In Kyllo v. U.S. in 2001, the court rejected an officer's use of a thermovision imager to measure the radiant heat in the air outside a grow house. Why? Because officers had enhanced their human senses with technology: "Obtaining by sense-enhancing technology any information regarding the interior of the home that could not otherwise have been obtained without physical intrusion constitutes a search." And police use of technological devices "not in general public use," Justice Scalia wrote for the court, makes the search unreasonable. (Apparently, Justice Scalia had not seen the frequent Cadillac commercials showing that a thermo-imager in the car's grille could show Bambi darting in front of a nighttime driver.)
And in Ontario v.
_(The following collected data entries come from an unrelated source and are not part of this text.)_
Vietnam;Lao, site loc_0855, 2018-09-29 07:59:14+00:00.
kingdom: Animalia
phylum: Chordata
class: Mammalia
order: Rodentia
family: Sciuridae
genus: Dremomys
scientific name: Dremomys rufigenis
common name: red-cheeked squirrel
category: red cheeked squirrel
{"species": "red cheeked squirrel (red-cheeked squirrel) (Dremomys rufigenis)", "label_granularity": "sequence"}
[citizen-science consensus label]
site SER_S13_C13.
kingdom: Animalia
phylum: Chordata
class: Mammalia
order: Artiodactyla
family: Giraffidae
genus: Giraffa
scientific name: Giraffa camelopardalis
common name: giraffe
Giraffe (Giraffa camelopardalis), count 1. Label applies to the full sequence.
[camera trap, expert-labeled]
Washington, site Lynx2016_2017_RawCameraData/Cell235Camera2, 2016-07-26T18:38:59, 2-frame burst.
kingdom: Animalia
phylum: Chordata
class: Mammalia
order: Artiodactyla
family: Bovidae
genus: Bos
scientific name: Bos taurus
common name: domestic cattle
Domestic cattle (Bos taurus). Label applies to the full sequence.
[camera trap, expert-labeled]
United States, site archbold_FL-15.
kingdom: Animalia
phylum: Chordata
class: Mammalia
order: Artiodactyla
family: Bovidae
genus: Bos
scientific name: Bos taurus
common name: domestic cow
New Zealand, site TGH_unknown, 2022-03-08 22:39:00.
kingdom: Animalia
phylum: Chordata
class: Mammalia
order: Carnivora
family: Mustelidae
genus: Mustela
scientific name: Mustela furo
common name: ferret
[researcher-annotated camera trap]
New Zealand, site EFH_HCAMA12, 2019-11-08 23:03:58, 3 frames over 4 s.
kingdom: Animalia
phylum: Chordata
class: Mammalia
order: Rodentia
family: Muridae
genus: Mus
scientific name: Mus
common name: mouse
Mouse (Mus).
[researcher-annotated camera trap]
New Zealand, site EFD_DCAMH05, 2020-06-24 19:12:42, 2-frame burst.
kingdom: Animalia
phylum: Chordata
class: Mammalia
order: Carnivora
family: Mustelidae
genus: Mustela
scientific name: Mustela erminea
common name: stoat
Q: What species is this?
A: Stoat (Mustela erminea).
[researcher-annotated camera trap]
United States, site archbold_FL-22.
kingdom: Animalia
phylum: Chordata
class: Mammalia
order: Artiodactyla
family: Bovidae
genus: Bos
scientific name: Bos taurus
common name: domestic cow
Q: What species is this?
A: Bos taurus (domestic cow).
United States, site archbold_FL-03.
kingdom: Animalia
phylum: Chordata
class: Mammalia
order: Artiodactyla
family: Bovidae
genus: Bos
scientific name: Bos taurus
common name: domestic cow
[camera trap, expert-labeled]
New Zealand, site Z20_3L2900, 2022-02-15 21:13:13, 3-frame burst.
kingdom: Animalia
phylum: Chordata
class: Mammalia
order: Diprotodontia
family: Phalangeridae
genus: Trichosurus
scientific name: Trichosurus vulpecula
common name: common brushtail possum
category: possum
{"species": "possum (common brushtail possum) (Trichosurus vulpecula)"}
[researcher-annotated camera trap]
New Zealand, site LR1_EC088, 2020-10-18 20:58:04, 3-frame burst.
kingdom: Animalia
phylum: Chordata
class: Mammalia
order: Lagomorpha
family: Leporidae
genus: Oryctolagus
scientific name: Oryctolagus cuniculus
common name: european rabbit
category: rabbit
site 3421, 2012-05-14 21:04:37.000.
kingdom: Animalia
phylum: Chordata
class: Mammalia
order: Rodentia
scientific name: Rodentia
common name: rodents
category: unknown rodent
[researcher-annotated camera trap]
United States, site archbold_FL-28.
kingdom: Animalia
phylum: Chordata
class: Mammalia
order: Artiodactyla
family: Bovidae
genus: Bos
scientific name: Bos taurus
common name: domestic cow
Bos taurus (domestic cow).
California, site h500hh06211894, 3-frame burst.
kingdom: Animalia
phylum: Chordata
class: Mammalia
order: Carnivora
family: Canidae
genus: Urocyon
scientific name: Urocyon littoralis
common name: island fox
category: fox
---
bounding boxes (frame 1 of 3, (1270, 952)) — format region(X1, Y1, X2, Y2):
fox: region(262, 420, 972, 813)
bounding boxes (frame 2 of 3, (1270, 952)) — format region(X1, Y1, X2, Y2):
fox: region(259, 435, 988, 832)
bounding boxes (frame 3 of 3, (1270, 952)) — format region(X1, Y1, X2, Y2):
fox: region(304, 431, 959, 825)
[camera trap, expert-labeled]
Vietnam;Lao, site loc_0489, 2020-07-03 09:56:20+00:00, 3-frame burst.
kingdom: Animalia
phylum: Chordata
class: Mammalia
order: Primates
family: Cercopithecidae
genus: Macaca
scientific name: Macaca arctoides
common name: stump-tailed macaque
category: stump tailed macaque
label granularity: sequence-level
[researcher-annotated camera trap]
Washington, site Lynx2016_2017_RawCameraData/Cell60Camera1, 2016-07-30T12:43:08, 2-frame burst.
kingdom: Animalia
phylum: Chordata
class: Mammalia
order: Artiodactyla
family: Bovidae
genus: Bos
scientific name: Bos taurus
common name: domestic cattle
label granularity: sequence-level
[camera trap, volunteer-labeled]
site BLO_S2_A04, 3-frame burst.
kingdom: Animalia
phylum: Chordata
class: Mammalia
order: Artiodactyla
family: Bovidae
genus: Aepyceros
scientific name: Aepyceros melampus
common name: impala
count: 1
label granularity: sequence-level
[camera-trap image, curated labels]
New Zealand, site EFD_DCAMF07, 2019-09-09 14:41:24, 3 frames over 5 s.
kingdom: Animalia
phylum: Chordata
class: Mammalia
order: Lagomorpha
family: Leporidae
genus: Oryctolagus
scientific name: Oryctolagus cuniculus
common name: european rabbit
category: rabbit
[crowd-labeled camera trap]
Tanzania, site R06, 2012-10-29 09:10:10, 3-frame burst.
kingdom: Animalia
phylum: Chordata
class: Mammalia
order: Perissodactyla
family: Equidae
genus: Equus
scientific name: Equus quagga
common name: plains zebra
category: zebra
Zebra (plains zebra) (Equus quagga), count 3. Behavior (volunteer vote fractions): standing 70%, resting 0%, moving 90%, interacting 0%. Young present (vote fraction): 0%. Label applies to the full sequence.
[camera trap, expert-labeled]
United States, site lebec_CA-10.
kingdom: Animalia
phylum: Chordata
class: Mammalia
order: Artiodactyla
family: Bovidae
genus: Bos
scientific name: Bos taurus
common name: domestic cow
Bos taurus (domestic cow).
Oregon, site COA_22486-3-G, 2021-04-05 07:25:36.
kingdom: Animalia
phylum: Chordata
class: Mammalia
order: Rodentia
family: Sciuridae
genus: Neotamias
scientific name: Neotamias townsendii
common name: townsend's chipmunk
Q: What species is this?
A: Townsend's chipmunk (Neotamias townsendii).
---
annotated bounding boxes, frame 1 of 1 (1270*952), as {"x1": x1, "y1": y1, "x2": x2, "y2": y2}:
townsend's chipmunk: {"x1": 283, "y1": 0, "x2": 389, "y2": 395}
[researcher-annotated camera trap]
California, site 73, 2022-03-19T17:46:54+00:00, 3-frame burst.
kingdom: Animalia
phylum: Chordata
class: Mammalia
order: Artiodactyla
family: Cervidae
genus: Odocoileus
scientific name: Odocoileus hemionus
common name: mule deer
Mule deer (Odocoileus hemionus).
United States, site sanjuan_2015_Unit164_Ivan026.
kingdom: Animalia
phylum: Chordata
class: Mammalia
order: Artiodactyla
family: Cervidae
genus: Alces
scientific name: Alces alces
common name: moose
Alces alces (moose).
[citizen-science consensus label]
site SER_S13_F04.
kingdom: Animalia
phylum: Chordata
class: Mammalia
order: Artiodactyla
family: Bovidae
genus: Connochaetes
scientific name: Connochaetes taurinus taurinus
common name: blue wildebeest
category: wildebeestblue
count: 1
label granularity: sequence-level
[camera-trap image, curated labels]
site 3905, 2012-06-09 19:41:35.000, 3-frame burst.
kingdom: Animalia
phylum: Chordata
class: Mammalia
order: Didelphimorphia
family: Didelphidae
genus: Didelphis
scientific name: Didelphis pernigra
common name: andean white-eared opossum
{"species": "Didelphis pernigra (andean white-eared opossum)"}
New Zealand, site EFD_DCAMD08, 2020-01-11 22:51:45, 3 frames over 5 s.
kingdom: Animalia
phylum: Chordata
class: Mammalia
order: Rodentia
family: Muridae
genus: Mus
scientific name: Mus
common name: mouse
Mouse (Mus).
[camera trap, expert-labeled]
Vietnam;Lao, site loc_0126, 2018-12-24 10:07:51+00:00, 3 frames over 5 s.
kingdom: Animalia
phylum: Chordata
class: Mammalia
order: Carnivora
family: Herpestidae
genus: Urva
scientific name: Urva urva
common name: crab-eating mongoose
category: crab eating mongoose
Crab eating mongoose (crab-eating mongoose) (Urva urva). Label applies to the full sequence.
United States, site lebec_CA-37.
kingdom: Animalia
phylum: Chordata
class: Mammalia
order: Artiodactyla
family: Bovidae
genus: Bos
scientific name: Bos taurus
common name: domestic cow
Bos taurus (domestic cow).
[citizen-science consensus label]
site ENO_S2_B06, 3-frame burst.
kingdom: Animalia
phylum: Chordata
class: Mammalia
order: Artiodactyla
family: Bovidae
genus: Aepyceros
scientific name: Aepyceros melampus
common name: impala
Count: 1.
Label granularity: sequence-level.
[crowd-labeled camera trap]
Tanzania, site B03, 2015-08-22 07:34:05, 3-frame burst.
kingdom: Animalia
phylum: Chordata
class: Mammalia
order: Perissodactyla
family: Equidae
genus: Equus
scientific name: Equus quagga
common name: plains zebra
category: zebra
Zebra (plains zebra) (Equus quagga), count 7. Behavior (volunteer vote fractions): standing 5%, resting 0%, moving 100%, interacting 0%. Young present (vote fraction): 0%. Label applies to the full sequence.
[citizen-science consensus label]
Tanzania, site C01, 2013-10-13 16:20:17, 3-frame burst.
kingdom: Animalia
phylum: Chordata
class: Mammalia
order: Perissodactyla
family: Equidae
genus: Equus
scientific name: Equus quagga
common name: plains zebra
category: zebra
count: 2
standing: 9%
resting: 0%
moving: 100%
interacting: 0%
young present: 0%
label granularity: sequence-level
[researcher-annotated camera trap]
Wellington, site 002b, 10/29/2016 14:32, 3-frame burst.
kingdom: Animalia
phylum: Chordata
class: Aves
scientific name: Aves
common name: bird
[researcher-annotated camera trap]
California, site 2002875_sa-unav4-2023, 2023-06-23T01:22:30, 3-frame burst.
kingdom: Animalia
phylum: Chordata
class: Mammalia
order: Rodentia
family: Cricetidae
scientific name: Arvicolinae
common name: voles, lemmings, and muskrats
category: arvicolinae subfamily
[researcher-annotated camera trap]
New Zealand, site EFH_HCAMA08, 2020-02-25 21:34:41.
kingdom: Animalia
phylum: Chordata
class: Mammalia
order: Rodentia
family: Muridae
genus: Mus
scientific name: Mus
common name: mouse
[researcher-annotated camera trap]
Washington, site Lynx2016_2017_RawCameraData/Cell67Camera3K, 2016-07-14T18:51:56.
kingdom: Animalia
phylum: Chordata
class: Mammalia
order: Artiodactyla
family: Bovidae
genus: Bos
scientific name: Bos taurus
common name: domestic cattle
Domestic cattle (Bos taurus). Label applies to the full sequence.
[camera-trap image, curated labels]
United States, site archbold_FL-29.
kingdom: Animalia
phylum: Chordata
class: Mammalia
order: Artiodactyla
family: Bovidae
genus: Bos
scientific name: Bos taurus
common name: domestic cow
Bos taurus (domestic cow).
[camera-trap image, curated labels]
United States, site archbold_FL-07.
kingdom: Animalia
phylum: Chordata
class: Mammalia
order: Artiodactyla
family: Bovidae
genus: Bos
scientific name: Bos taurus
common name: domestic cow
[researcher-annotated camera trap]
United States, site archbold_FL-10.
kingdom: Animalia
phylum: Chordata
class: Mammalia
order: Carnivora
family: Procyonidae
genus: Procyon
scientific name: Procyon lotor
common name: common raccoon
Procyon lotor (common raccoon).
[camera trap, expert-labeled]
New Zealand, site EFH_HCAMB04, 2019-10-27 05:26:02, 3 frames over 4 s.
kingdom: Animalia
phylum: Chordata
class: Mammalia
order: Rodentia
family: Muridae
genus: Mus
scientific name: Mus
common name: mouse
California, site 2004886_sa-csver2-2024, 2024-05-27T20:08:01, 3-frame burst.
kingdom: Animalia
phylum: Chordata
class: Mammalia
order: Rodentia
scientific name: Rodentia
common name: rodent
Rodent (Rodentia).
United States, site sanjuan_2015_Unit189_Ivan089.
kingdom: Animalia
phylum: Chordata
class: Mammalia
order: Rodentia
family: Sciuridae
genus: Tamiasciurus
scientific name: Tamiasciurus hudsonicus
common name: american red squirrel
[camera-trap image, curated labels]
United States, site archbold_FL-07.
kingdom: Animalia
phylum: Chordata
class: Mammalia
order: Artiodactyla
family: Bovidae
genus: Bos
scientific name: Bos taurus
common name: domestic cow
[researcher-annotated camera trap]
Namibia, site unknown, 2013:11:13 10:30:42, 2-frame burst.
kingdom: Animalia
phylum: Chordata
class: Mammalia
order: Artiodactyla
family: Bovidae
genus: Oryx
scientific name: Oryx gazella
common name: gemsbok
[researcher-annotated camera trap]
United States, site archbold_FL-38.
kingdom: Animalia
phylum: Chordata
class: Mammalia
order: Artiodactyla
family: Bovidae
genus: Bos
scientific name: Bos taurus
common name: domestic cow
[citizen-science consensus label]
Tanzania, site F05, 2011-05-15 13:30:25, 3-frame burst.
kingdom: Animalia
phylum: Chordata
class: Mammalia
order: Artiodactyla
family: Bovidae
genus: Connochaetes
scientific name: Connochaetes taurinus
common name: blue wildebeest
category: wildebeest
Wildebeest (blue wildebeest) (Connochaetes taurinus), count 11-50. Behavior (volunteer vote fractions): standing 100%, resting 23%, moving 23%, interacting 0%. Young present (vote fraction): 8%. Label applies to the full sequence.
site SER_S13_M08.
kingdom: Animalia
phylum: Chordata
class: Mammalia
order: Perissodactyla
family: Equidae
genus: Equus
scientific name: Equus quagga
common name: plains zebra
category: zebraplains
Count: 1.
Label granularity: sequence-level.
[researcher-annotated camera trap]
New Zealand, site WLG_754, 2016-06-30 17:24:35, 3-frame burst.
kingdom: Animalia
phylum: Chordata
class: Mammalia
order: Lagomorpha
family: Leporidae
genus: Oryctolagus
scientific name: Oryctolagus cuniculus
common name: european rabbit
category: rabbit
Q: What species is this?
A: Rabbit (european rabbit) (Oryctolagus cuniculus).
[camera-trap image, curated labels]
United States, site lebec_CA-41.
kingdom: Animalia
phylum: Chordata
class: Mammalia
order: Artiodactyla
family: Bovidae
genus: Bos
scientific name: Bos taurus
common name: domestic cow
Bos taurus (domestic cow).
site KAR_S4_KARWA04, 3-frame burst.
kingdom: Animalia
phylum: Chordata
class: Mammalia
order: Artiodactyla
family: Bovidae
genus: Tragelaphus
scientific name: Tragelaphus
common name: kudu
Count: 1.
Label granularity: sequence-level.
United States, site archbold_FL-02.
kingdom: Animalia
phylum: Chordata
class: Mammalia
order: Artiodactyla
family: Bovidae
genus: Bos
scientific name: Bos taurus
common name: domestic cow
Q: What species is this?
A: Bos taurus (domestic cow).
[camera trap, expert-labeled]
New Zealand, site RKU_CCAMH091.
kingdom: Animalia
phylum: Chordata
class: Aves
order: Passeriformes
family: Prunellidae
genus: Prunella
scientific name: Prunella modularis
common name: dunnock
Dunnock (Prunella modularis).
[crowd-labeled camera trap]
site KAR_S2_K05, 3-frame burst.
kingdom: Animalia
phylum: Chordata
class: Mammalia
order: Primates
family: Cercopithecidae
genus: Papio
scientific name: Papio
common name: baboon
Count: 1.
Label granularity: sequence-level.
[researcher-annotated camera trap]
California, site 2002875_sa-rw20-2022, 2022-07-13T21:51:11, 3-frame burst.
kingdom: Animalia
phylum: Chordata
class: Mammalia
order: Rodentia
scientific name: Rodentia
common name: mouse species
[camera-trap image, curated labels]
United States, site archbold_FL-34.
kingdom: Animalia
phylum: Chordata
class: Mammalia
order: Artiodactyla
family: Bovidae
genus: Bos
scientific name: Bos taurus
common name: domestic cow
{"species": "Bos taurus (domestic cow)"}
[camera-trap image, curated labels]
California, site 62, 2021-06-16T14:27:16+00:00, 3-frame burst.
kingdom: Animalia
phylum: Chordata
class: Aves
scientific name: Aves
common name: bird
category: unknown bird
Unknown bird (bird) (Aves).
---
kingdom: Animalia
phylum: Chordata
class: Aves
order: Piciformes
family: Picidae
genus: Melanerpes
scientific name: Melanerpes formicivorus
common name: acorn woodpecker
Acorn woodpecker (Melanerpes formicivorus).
Quon in 2010, the court's decision said that "The court must proceed with care when considering communications made on electronic equipment" because of "rapid changes in the dynamics of communication and information transmission." Clearly, police use of technology to catch criminals makes the Supreme Court nervous. This brings us to 2012 and the recent decision on GPS tracking.
Jones v. U.S.
Antoine Jones, described in the Supreme Court's opinion merely as the "owner and operator of a nightclub in the District of Columbia," was actually charged with and convicted of possessing and conspiring to distribute 97 kilos of cocaine and one kilo of cocaine base; cash totaling $850,000 was found in his stash house (all of which would seem to make him a major narcotics trafficker-not simply a local businessman). But never mind Jones's crimes-let's just focus on whether the police unfairly used technology to catch him.
Task force officers applied for and obtained a search warrant authorizing the installation of a global positioning satellite tracking device on Jones's Jeep. The warrant carried a 10-day limit for installation within the District of Columbia; instead, the device was attached 11 days later, when the Jeep was parked in a Maryland parking lot. Jones's movements were monitored by GPS surveillance for 28 days. Evidence gained from the tracking was used to support his conviction for which, in light of his lengthy record, he received a sentence of life imprisonment. Jones appealed.